Only just now, in 2009, are there signs of a critical mass of Koreans that are prepared to admit that Koreans have pre- and extramarital sex, and lots of it, and that women’s sexual desires in particular are not just miraculously turned on like a light on their wedding night—nor just as quickly turned off after the birth of their first child. But still very much today, and sure as hell back in the late-1990s, what public discourses on women’s sexuality that existed were very much confined to married women and that it should and only occur within the confines of marriage. So in short, young unmarried women, very defensive of their virginal reputations, were in no great position to make demands of and/or have their sexual desires reflected in popular culture.

korean-red-devil-in-croptopFinally, enter the 2002 World Cup, which no, I’m definitely not kidding about: while people may not have noticed this particular aspect at the time, anyone that was actually here would readily agree that it was an amazing time to be young and in Korea, and was just as revolutionary in terms of expressions of women’s sexuality as I described.
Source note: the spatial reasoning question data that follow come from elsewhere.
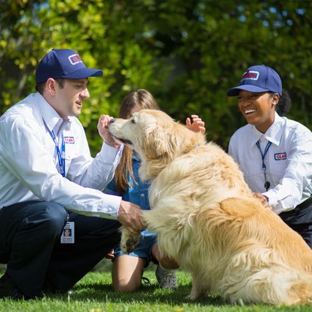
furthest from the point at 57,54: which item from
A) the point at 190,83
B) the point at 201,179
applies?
the point at 190,83

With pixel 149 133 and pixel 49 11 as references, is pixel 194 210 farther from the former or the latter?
pixel 49 11

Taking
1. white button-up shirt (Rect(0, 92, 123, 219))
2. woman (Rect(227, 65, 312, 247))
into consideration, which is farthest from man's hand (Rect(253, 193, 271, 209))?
white button-up shirt (Rect(0, 92, 123, 219))

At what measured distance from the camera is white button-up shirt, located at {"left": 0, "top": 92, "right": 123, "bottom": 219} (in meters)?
4.80

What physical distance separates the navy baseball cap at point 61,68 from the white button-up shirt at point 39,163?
0.63ft

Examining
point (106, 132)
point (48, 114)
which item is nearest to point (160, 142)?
point (106, 132)

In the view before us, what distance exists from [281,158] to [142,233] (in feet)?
4.43

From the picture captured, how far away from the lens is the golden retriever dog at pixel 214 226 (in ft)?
14.4

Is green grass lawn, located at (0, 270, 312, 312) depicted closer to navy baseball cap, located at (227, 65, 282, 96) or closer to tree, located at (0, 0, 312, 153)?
navy baseball cap, located at (227, 65, 282, 96)

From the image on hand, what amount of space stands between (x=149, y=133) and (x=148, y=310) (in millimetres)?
1348

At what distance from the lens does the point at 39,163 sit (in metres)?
4.80

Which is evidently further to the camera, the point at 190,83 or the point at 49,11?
the point at 190,83

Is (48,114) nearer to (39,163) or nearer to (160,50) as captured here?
(39,163)

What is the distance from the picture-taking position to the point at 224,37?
9289 mm

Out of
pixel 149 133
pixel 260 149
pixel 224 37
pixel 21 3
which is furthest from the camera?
pixel 224 37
In all seriousness, consider what life was like for unmarried women literally just a week prior to the start of the games: they would often be criticized walking down the street for merely wearing short sleeves – remember that 19 out of 20 women would wear t-shirts over their bikinis at the beaches then – and it was quite taboo to discuss sexual feelings and preferred men’s bodies, even to close friends. Meanwhile, soccer was very much seen as a men’s game – who were originally rather taken aback by women’s sudden interest – and members of the national team(!) made less per year than I made then as an English teacher (source, right: unknown).

And yet four weeks later – yes really, just four weeks – literally millions of women had made soccer their own, often outnumbering men in attendance at games and mass viewings of them on big screens in city streets and then celebrations and rallies and, as it was done in the context of a national event, “allowed” and praised by the media to wear crop tops and so on too, just so long as it was in the context of being “Red Devils,” or supporters for the soccer players, and whose bodies they could now suddenly wax lyrical over (and whom were suddenly making millions in advertising deals). Lest you think that I’m exaggerating about how free women were to do either before though, note that women still came under harsh criticism for doing the same to any foreign players, and that the Korean media basically, well, laughed at Japanese women for doing so. Moreover, although it is not making too much of events to characterize all this as unmarried women taking rapid advantage of an outlet for their frustrations, none of it would have been possible without married women taking part in equal if nor more numbers.

It is certainly true that after the World Cup is when the flower men “wave” really started, spearheaded by attractive soccer player An Jung-hwan who sent Korean women’s hearts aflutter ever time he kissed his wedding ring upon scoring a goal and so on, but as I outline in that earlier post I mention (and which I go into these aspects of the  World Cup in much more detail), he’d already been appearing in male cosmetics commercials, for instance, years earlier. So the ground for the wave was paved, so to speak, by married women in the half-decade earlier, and that is why “in just a few short weeks” the World Cup ”forever chang[ed] standards of dress, discourses of sexuality…cementing these new ideals of the Korean man.”

korean-mother-and-daughter-red-devils(Source: Louis Theran)

To sum up then, if the AFC has not occurred then we probably still would have flower men today: like I say in the article, the tastes of teenage readers of manga in the late-1990s are now having a strong impact on popular culture.  But it did, and without five years of angry, frustrated, and disappointed married women expressing their displeasure in the only (indirect) ways that were permissible in Korea’s deeply patriarchal society to precede it, then flower men ideals for Korean men would not be as entrenched as they are now. And in particular, the 2002 World Cup would not have had the revolutionizing effect on expressions of women’s sexuality that it did, and today Korea as a whole would be a much less liberal place than it is.